Jeff Vaughn, Boston Whaler
“When people are looking at a center console, they need to think about how they’re going to use the boat — the people that will be with them, the conditions they will be in. Then, visualize how the console will help them achieve their usage goals.
“Two areas that come to mind right away are visibility and ergonomics. The console is either easy to see over and around, or it’s not. Some consoles can be too high. Almost all of them have T-tops now, with pipe structure, so it’s easy for a console to not have the visibility it ought to.
“By ergonomics I mean how comfortable is this piece of equipment to use in various scenarios? Can I stand up and drive the boat and sit down and drive the boat? Do passengers have a place at the console to rest their legs and put down their drinks? We make consoles where people can put their feet and hands in the proper place to be comfortable.
“The shape at the top of our consoles, it slopes down ever so slightly — it’s not flat on top. That’s so we can have ‘tuck space’, a place to put your hat or binoc’s. It takes extra to engineer that in. Another thing we’ve done is try to accommodate the bigger display screens that electronics’ manufacturers are giving to us.
“These days, consoles are getting finished off inside. They’re all fiberglass with vents and heads and storage. Some of them even have sinks, galleys and accommodations. The evolution over time has become to use each inch of space and create more of a multi-tool.”
Joan Maxwell, Regulator
“The console should be laid out with a thought for operation of the boat. Are the throttles in close proximity of the helm? Where are the trim switches located? What about electronics? Can they be added to the console and still be visible?
“Our consoles are slightly sloped forward, so the bow is more easily seen while the boat is in operation. In addition, they have large, flat faces that allow for installation of the newest thin electronics. The breaker panels are visible — no bending down to see whether or not you’ve turned on the correct switch.

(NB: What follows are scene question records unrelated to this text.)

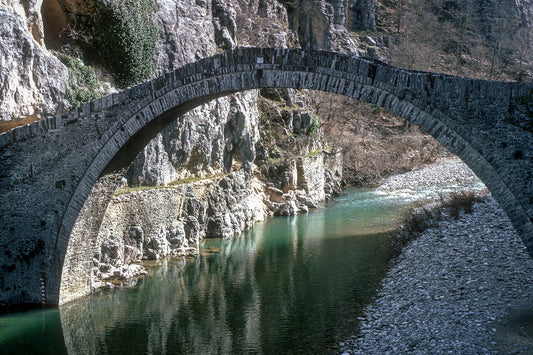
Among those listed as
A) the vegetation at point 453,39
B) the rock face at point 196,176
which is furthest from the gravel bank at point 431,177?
the vegetation at point 453,39

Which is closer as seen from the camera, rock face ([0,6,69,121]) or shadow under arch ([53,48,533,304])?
shadow under arch ([53,48,533,304])

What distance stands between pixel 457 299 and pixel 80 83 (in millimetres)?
12339

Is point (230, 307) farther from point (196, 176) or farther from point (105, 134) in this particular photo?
point (196, 176)

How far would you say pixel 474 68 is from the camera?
159 feet

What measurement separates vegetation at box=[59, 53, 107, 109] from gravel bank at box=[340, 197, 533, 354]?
10.4 metres

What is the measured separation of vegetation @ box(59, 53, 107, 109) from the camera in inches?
570

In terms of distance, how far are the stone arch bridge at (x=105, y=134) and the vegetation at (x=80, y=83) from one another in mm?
3460

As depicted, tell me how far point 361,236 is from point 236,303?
7801 millimetres

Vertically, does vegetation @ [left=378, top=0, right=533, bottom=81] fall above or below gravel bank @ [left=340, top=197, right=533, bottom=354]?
above

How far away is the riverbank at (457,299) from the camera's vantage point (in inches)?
314

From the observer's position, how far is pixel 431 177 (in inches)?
1320

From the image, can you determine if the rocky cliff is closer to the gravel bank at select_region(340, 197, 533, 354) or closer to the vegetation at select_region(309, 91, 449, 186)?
the vegetation at select_region(309, 91, 449, 186)

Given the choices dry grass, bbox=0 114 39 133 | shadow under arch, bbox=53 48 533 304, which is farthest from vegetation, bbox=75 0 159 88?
shadow under arch, bbox=53 48 533 304

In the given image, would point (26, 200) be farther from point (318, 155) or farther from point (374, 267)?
point (318, 155)
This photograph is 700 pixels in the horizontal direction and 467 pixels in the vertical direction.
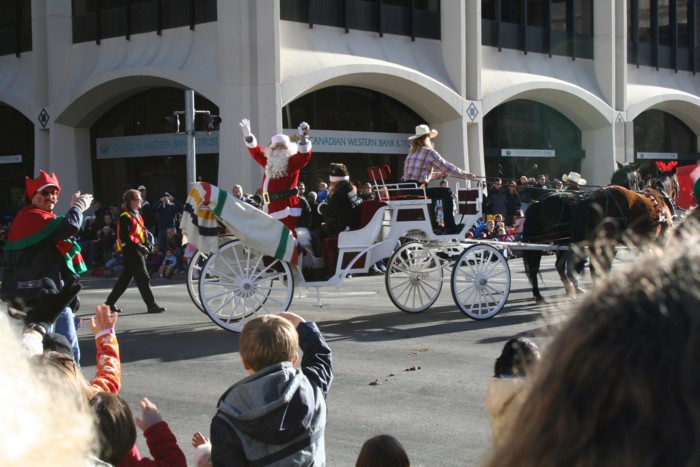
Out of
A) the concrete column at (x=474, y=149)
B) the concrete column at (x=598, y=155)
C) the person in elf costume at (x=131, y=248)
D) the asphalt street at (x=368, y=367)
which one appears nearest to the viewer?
the asphalt street at (x=368, y=367)

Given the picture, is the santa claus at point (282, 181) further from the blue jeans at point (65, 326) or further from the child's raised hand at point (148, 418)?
the child's raised hand at point (148, 418)

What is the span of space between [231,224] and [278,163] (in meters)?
1.47

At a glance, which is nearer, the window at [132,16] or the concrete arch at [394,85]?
the concrete arch at [394,85]

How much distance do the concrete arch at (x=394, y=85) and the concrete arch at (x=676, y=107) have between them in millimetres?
9648

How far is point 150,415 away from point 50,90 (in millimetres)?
26502

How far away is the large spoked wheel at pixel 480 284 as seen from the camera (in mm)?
11211

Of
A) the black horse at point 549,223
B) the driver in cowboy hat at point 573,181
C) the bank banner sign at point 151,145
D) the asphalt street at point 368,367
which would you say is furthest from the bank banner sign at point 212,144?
the black horse at point 549,223

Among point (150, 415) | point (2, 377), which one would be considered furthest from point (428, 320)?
point (2, 377)

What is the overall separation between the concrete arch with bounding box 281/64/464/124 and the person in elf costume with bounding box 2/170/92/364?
655 inches

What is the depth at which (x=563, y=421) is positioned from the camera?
0.97 meters

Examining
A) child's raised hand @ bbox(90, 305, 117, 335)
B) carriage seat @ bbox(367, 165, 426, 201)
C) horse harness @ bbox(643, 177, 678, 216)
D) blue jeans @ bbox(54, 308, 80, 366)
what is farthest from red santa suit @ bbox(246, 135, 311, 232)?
child's raised hand @ bbox(90, 305, 117, 335)

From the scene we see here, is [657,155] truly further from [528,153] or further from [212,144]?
[212,144]

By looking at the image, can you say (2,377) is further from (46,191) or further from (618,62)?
(618,62)

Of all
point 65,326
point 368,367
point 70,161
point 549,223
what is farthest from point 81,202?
point 70,161
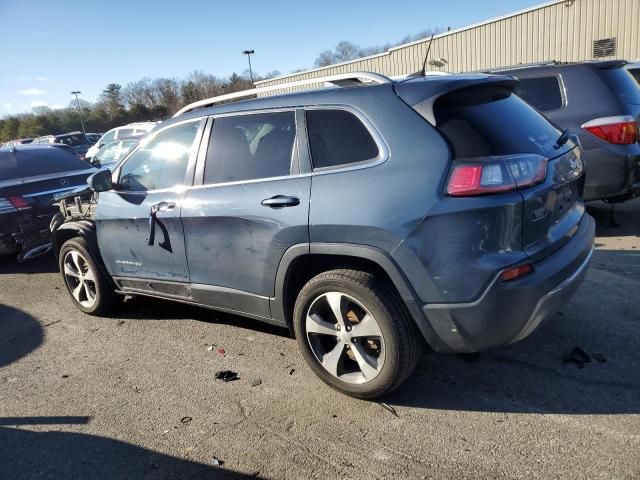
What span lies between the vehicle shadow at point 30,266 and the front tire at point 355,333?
5104mm

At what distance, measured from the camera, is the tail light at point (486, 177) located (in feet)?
8.13

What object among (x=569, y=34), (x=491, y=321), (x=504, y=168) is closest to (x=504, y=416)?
(x=491, y=321)

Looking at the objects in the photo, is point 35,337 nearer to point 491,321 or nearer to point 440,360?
point 440,360

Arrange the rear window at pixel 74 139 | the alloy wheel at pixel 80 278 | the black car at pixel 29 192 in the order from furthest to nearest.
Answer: the rear window at pixel 74 139 → the black car at pixel 29 192 → the alloy wheel at pixel 80 278

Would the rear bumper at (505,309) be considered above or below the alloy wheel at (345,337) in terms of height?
above

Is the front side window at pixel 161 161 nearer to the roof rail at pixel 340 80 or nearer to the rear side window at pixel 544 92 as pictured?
the roof rail at pixel 340 80

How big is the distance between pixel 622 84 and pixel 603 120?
0.52 m

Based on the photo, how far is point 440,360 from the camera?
3.44m

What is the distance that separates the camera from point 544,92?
6.08m

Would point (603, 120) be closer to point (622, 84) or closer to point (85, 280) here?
point (622, 84)

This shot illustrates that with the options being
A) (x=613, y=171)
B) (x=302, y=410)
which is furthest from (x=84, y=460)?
(x=613, y=171)

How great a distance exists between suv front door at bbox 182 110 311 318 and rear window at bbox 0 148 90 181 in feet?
15.8

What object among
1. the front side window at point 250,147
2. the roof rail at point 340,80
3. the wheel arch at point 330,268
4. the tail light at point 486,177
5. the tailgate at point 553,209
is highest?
the roof rail at point 340,80

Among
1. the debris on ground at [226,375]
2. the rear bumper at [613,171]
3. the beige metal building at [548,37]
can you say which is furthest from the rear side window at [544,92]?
the beige metal building at [548,37]
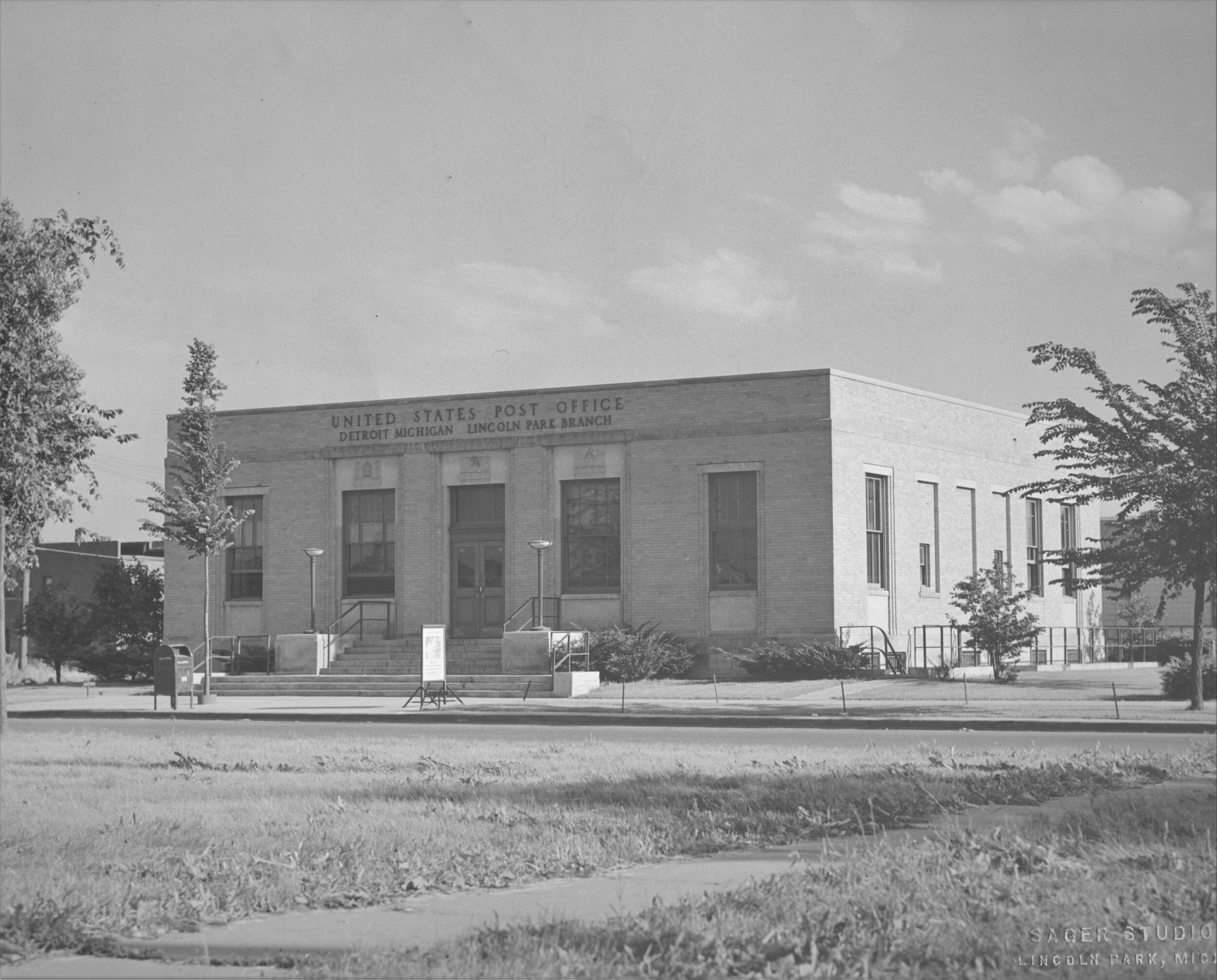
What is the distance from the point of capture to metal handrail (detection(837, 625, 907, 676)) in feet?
121

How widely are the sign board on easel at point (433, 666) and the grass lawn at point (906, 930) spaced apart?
21.6 m

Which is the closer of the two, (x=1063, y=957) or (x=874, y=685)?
(x=1063, y=957)

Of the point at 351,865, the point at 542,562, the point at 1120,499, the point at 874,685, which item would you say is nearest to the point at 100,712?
the point at 542,562

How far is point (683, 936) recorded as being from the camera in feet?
22.2

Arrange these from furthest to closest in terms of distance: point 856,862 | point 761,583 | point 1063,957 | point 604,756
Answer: point 761,583, point 604,756, point 856,862, point 1063,957

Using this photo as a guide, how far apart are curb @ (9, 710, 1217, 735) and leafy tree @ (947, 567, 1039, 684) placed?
373 inches

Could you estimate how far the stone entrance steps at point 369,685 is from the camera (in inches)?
1340

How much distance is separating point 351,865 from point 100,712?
22.2 m

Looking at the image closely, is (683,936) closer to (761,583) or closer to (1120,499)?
(1120,499)

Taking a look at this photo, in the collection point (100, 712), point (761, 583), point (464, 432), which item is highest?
point (464, 432)

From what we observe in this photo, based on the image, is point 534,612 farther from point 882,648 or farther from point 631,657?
point 882,648

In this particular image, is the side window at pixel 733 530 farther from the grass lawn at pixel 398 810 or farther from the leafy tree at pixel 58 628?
the grass lawn at pixel 398 810

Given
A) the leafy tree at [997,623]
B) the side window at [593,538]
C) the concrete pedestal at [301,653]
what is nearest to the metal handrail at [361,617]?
the concrete pedestal at [301,653]

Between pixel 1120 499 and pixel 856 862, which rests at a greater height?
pixel 1120 499
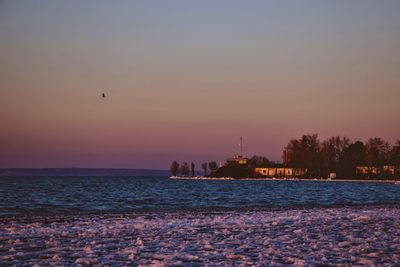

“All Regulator consoles have tempered safety glass windshields, built to take heavy seas. Whether it’s a passenger holding onto it or a wave breaking over the bow, we want to make sure that the windshield stays in place. Cheaper Plexiglas windshields could snap off in these conditions.
“Serviceability is also important. On our boats, access to the back of the electronics, wiring and steering systems can be easily achieved through the hinged doors inside of the console compartment. Enough head room to actually stand up.
“Our consoles are scribed and fitted onto a boss/lip on the liner. This allows for the fasteners to be placed vertical and not horizontal. Imagine the lid of a shoe box sliding down on the box … there isn’t a flange sticking out. Flange-mounted consoles are easier to install, but they don’t provide an even surface for the angler/operator to walk around. They could become a source of toe-stubbing.”